Directions ::
Recast the lines below, from the one containing "How far apart" through the final line, as a JSON list of strings with one string per line and blank lines omitted.
<<<<
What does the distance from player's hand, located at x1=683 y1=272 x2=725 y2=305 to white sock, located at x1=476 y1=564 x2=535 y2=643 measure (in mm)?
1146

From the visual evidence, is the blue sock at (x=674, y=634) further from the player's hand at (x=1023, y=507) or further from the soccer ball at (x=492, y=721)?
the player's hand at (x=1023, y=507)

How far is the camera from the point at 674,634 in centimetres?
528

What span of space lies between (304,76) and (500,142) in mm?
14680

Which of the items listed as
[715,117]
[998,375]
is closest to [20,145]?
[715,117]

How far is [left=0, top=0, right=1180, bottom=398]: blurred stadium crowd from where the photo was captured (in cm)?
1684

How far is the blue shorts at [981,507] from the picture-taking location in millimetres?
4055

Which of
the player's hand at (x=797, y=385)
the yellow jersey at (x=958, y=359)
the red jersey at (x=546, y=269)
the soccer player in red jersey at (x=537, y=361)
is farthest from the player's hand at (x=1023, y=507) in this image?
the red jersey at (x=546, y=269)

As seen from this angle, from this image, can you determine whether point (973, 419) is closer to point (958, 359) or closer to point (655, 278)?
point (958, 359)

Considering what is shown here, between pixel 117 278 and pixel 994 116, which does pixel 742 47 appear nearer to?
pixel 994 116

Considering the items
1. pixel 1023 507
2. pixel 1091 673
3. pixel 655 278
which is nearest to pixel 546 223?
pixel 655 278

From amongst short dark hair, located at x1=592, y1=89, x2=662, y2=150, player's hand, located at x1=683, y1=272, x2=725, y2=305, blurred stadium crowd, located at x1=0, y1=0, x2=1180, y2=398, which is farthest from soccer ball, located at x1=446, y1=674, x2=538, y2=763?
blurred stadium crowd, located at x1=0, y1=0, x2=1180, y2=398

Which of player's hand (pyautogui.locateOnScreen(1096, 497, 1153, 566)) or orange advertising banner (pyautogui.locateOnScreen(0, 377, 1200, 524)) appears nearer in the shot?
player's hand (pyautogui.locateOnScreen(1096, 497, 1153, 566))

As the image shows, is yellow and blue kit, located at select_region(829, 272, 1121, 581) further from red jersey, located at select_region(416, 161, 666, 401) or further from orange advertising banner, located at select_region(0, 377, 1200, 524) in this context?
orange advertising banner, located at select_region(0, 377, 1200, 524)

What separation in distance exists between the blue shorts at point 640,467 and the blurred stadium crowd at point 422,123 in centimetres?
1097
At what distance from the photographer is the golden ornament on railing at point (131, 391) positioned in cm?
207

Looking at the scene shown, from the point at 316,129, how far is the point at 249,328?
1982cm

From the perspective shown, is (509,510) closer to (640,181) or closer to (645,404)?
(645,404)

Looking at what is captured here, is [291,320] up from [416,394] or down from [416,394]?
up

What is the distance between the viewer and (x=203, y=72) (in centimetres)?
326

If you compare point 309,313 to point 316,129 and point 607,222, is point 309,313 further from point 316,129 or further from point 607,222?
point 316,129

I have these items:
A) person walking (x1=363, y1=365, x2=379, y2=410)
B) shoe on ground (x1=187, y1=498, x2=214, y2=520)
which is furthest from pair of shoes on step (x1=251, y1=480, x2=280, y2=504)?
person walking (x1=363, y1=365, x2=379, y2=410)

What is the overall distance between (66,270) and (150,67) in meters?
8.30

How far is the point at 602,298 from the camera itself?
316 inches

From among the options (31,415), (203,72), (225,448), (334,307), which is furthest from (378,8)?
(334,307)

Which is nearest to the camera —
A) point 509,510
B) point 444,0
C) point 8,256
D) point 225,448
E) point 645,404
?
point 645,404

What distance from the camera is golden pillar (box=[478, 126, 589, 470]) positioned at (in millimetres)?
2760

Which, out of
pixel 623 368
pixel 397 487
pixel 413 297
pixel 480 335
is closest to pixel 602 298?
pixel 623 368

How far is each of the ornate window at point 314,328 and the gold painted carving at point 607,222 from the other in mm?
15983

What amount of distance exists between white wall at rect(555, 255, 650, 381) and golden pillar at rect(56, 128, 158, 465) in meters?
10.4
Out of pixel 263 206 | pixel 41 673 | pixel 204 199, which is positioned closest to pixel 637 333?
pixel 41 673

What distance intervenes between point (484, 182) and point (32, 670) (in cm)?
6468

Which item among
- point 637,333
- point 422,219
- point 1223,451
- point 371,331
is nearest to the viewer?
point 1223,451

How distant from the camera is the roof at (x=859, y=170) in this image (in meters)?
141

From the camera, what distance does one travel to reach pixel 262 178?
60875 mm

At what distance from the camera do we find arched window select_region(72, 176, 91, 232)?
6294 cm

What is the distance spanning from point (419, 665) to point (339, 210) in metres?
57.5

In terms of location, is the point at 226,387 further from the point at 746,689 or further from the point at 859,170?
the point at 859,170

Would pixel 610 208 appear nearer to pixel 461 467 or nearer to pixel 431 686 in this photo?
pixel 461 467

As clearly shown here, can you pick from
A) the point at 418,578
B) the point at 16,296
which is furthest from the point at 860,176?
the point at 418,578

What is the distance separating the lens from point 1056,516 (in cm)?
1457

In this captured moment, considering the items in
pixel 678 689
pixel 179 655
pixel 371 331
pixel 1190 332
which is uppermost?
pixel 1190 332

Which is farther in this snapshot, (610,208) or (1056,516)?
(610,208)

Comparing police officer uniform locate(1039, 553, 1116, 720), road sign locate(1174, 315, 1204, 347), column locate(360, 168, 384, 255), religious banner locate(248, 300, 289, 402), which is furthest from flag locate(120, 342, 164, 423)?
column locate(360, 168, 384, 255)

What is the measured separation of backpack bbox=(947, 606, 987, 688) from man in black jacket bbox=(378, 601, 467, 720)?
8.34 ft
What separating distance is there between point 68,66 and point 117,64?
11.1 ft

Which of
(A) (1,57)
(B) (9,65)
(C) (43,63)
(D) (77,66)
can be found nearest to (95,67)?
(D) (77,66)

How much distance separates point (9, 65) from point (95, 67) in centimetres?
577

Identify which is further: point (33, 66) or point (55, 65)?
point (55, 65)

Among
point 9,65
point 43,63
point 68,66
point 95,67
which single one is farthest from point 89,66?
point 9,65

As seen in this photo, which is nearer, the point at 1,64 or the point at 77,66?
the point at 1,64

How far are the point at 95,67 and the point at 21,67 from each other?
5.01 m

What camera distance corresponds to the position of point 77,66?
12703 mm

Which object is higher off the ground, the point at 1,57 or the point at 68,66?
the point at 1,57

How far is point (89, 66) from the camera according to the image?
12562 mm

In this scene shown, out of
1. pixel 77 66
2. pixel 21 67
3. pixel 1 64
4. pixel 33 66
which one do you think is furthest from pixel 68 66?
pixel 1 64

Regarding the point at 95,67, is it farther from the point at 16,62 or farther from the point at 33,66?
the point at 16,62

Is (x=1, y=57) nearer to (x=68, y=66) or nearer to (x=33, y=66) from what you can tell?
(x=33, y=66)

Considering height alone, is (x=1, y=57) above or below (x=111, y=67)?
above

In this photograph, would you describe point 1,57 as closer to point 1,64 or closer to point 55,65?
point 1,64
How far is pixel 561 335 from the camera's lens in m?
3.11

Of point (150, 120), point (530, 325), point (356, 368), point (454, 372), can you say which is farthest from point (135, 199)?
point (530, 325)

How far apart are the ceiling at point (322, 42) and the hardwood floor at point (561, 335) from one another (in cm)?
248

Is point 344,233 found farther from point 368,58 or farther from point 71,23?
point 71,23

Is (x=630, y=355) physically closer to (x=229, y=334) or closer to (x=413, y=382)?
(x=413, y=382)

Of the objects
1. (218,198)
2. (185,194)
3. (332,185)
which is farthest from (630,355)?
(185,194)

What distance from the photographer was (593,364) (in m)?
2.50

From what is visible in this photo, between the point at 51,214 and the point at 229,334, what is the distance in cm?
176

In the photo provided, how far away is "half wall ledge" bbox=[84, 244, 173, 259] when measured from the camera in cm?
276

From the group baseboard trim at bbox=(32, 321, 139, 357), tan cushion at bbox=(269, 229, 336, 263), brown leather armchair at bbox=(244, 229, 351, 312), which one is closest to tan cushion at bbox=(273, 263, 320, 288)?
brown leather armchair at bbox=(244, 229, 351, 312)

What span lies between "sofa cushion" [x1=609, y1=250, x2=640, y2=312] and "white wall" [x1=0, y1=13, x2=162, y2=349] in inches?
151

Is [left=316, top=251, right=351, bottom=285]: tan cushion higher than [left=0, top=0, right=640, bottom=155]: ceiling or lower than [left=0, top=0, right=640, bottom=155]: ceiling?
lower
>>>>
Written answer ::
[
  "How far apart are the ceiling at point (322, 42) and the hardwood floor at point (561, 335) from one another (in cm)?",
  "248",
  "Is point 344,233 found farther from point 368,58 or farther from point 71,23?",
  "point 71,23",
  "Is (x=630, y=355) physically closer to (x=229, y=334) or closer to (x=413, y=382)?",
  "(x=413, y=382)",
  "Of the objects",
  "1. (218,198)",
  "2. (185,194)",
  "3. (332,185)",
  "which is farthest from (630,355)?",
  "(185,194)",
  "What distance from the photographer was (593,364) (in m)?",
  "2.50",
  "From what is visible in this photo, between the point at 51,214 and the point at 229,334, what is the distance in cm?",
  "176",
  "In the photo provided, how far away is \"half wall ledge\" bbox=[84, 244, 173, 259] when measured from the camera in cm?",
  "276",
  "From the group baseboard trim at bbox=(32, 321, 139, 357), tan cushion at bbox=(269, 229, 336, 263), brown leather armchair at bbox=(244, 229, 351, 312), which one is closest to tan cushion at bbox=(273, 263, 320, 288)?",
  "brown leather armchair at bbox=(244, 229, 351, 312)",
  "What span lies between \"sofa cushion\" [x1=609, y1=250, x2=640, y2=312] and \"white wall\" [x1=0, y1=13, x2=162, y2=349] in inches?",
  "151",
  "Is [left=316, top=251, right=351, bottom=285]: tan cushion higher than [left=0, top=0, right=640, bottom=155]: ceiling or lower than [left=0, top=0, right=640, bottom=155]: ceiling?",
  "lower"
]